:: Provided passage

You will find that two main issues often crop up when you bounce around different websites that recommend green smoothies. These are:
1) How Much Fruit?
Fruit smoothies contain too much sugar, that’s for sure. That junk that you get at smoothie shops is typical. What is best for making your own smoothies? Different advocates recommend various proportions of greens to fruits, anywhere from all greens to half greens/half fruits.
How about the research on this issue? Completely lacking.
It all depends on the type of fruit. Blueberries are great, as we can see from the research cited above. The combination of ingredients in fruits is a good indicator of which fruits to include, beginning with sugar content. Here is a brief guide from one source:
The ideal fruit should offer low sugar content, high nutrient content (antioxidants, etc.), and some fiber. It sure isn’t simple, is it? All things considered, blueberries and watermelon are at the top of my list.
The main point is: Above all else, keep the sugar content down.
2) Adding Oil
The logic behind the advice to add oil to your smoothies is that it will enhance the bioavailability of oil-soluble/fat-soluble nutrients from the plant material. This is, again, a reasonable suggestion.
How about the research on this issue? Almost completely lacking.

::::
:: Given information

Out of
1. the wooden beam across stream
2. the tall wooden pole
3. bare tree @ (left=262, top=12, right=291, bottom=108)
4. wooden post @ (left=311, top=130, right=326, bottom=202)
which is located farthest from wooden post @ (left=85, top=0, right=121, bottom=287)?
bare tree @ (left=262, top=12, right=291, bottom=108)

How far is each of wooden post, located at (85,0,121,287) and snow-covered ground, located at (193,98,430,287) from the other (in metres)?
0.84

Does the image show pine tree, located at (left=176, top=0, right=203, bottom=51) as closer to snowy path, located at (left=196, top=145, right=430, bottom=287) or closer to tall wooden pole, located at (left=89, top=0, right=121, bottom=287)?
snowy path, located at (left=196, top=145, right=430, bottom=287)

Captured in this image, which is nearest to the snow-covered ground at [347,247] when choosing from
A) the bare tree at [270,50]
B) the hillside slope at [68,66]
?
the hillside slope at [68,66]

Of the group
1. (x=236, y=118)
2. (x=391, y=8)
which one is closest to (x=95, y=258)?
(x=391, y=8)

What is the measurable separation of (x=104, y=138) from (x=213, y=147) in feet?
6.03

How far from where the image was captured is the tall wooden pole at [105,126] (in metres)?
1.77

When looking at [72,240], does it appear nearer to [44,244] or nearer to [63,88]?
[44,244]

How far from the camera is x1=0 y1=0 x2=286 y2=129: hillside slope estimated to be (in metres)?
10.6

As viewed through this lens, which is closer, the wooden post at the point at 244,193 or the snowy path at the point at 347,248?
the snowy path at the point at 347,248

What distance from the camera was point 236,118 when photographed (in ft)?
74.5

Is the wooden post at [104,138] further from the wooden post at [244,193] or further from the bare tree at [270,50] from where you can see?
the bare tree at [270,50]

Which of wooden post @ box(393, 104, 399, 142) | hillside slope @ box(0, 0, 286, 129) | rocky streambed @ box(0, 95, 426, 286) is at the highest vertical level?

::::
:: Given information

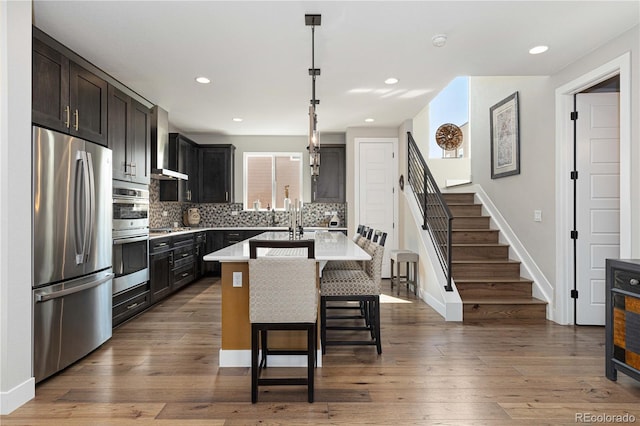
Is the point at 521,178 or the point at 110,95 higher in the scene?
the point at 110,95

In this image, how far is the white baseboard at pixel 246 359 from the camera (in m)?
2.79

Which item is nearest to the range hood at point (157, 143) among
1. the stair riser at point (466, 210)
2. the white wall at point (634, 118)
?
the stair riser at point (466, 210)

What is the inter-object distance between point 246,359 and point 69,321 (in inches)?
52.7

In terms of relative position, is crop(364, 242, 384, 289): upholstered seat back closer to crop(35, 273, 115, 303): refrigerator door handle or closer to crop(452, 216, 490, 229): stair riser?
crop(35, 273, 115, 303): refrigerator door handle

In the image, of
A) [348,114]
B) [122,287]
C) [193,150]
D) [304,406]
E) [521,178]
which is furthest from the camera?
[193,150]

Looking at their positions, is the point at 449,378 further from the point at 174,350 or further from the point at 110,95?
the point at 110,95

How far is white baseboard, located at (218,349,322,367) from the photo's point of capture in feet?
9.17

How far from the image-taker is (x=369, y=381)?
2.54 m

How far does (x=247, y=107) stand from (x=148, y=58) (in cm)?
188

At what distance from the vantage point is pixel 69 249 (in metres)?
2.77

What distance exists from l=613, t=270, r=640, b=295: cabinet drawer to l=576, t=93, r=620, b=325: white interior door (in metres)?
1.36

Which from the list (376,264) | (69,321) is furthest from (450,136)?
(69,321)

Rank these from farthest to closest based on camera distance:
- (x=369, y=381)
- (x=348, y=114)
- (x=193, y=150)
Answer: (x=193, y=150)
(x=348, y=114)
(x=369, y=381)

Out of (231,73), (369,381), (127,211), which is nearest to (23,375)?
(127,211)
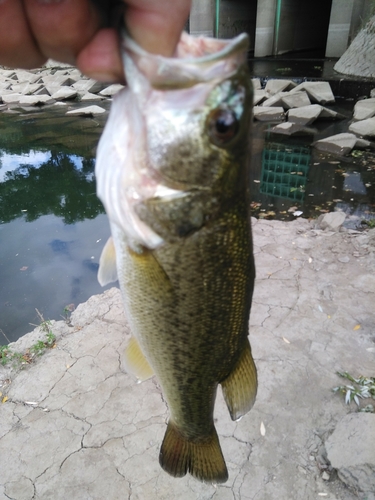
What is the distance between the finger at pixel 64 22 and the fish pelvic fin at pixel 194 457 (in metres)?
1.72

::::
:: Given information

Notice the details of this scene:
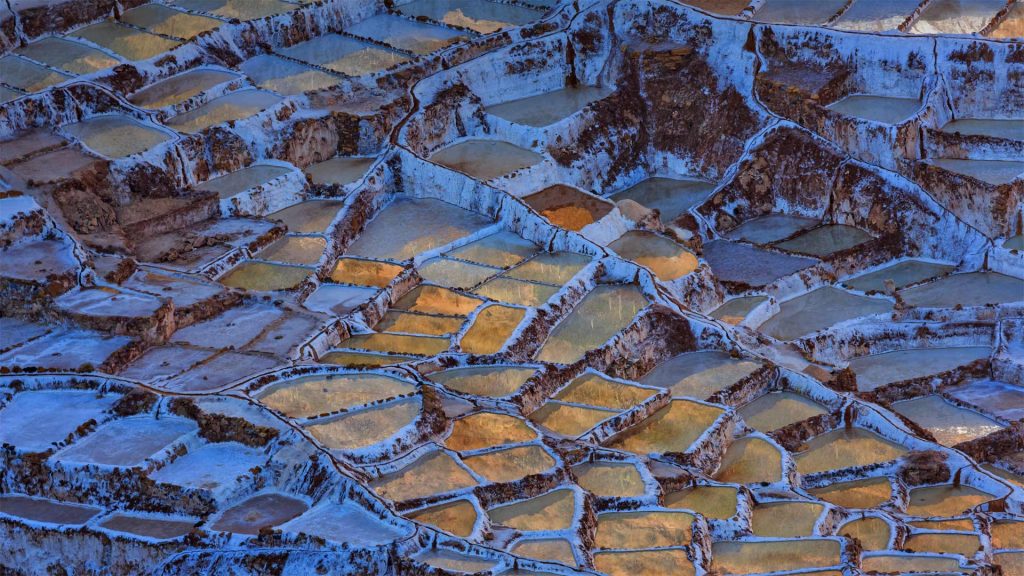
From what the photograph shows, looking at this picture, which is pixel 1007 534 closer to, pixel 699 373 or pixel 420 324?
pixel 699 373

::::

Write the next part of the green smoothie passage, starting after its last sentence. The lines are separate material and have nothing to do with the green smoothie passage.

• **Exercise response**
On the scale of solubility, beta-carotene and vitamin E are examples of nutrients that are known to be more bioavailable when consumed with fats and oils. This observation would probably extend to many other oil-soluble/fat-soluble nutrients, too. They include vitamins A, D, and K. Many antioxidant phytonutrients are also more oil-soluble than they are water-soluble.
The benefit of adding oils to smoothies is that certain oils have health benefits of their own. Fish oils, flax oil, and coconut oil are the best and most cost-effective. You can get a wonderful dose of omega-3 oils from just a couple of teaspoons of the right fish oil. This is the simplest way to reap the benefits of DHA without having to take any large fish oil capsules.
My choice is to alternate days with fish oil vs. days with coconut oil in my smoothies. The health benefits of coconut oil are becoming more well-known, in spite of fear-mongering by thoughtless medical folks about this excellent mixture.
If you are adding oil to your smoothie, which seems to be the best way to boost its value, be absolutely sure to avoid any of the common vegetable oils on the market. They are bad in so many ways that it is best to just avoid them.
Making Smoothies Easily – A Hint
Frozen ingredients are the easiest to blend into a fine consistency. Frozen foods in general are easier for blending because they are so brittle.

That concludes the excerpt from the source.